Le secteur de l’agriculture, du développement rural et de la pêche s’achemine vers l’arrêt de la subvention de l’orge et la mise en place d’un système moderne de points d’approvisionnement en aliments de bétails dans les régions d’élevage, a indiqué dimanche à Alger le ministre, Cherif Omari.

Dans une déclaration à la presse en marge de la réunion de coordination et de concertation sur le développement et la promotion de la production des viandes rouges et l’amélioration du dispositif d’élevage et d’alimentation du bétail, le ministre a fait état de mesures prises par les autorités publiques en réponse à la volonté des éleveurs « qui ne constatent pas l’efficacité de cette subvention, puisque ils n’en bénéficient pas directement ».

Les éleveurs plaident pour l’arrêt de la subvention de l’orge, vendu à 1500 DA/quintaux alors que les éleveurs l’achètent entre 3500 et 4000 DA/quintaux, tout en assurant sa disponibilité dans le marché, a-t-il ajouté.

A ce propos, le ministre a fait état d’un travail, en collaboration avec l’Office national des aliments de bétail (ONAB), pour la mise en place d’une stratégie assurant aux éleveurs la disponibilité des aliments au niveau de leurs régions, soulignant l’importance d’œuvrer à l’organisation des éleveurs pour une meilleure optimale des pâturages afin de préserver cette richesse.

« Il faut réduire la marge des interventions qui ne servent ni l’agriculteur ni le consommateur, et c’est pourquoi nous travaillons avec les filières concernées pour davantage de concertation.
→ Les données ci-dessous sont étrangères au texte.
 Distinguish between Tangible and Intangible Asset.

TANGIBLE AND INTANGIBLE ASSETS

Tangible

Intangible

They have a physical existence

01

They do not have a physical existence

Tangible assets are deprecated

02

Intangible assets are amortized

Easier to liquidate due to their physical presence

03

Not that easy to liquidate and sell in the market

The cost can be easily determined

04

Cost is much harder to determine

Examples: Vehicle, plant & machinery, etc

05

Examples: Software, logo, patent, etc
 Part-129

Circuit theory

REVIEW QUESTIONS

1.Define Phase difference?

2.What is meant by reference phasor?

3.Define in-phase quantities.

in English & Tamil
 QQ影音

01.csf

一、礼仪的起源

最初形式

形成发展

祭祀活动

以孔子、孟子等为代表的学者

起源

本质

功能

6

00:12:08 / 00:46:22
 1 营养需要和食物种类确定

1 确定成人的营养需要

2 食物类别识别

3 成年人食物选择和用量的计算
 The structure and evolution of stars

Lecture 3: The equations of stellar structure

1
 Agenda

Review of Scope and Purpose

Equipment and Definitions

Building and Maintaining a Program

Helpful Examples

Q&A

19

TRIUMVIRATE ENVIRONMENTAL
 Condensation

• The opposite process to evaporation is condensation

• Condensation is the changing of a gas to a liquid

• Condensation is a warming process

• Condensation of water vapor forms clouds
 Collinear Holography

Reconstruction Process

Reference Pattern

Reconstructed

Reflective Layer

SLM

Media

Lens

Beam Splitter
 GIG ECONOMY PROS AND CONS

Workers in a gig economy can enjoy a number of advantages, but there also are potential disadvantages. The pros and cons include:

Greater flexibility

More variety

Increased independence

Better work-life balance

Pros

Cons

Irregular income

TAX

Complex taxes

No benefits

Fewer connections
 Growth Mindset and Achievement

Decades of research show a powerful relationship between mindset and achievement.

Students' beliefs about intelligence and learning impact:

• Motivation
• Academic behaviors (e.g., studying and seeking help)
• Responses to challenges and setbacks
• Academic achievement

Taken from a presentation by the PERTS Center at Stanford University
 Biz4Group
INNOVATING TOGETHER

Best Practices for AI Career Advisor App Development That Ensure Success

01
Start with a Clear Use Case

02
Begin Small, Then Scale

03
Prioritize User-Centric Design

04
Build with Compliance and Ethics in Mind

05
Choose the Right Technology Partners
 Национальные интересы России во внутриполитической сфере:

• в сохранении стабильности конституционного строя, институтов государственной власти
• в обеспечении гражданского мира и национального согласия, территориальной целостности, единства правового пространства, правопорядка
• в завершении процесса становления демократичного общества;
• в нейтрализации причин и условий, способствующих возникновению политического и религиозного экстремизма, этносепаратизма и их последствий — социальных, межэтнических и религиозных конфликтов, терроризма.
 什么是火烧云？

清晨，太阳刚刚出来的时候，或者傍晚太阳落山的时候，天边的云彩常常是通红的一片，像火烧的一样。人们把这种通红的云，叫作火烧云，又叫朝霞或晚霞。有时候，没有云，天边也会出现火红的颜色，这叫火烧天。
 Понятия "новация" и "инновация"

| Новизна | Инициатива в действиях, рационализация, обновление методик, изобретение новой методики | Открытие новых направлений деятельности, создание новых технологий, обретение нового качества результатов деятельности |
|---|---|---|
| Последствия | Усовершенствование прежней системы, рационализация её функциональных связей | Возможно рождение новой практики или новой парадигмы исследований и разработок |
Les éleveurs ont demandé l’approvisionnement directe en orge et nous avons pris les mesures nécessaires pour assurer, aux éleveurs, la disponibilité de ce produit », a-t-il expliqué.

L’Office algérien interprofessionnel des céréales (OAIC) dispose aujourd’hui d’un stock important d’orge qui permettra d’approvisionner aisément les éleveurs jusqu’à la prochaine saison, a-t-il précisé.

Le ministre qui n’a pas écarté, catégoriquement, un recours à l’importation comme mesure préventive, a affirmé les opérations d’importation « seront de titre complémentaire et limitées dans le temps pour répondre aux besoins des éleveurs ».

Le volume collecté et stocké en orge avait atteint en 2019 au niveau de l’OAIC plus de 3.6 millions quintaux.

De son côté, le membre du bureau national de la Fédération nationale des éleveurs, Amrani Brahim a mis l’accent sur l’importance d’adopter de nouvelles visions en vue d’améliorer la quantité et la qualité des aliments de bétails et garantir leur disponibilité dans les régions d’élevage.

Pour M. Amrani l’inefficacité de la subvention de ce produit requiert de la tutelle la mise en place, de concert avec les parties concernées, d’une nouvelle stratégie et qu’au vu de la grande disponibilité de l’orge cette année dans l’est du pays, l’OAIC devrait le rapprocher davantage dans l’Ouest et le Sud du pays.

L'arrêt de la subvention de l'orge permettra aux éleveurs d'acheter le produit directement et à sa juste valeur pour peu que le réseau de distribution soit disponible pour le rapprocher des régions d'élevage et garantir la mise en place de mécanismes permettant aux instances de contrôle de s'assurer que les éleveurs n'achètent que des quantités équivalentes à leurs besoins réels, ajoute le président de la Fédération des éleveurs.

Concernant le recours exclusif au produit national durant cette année, M. Amrani n’a pas exclu « une courte durée de crise » qui pourrait nécessité une importation complémentaire, et cela en raison des changements climatiques et de la faible pluviosité.

Par ailleurs il a fait savoir que la Fédération avait examiné, lors de cette réunion, la possibilité de recourir à de nouveaux modes de financement pour aider les professionnels en matière d’investissement.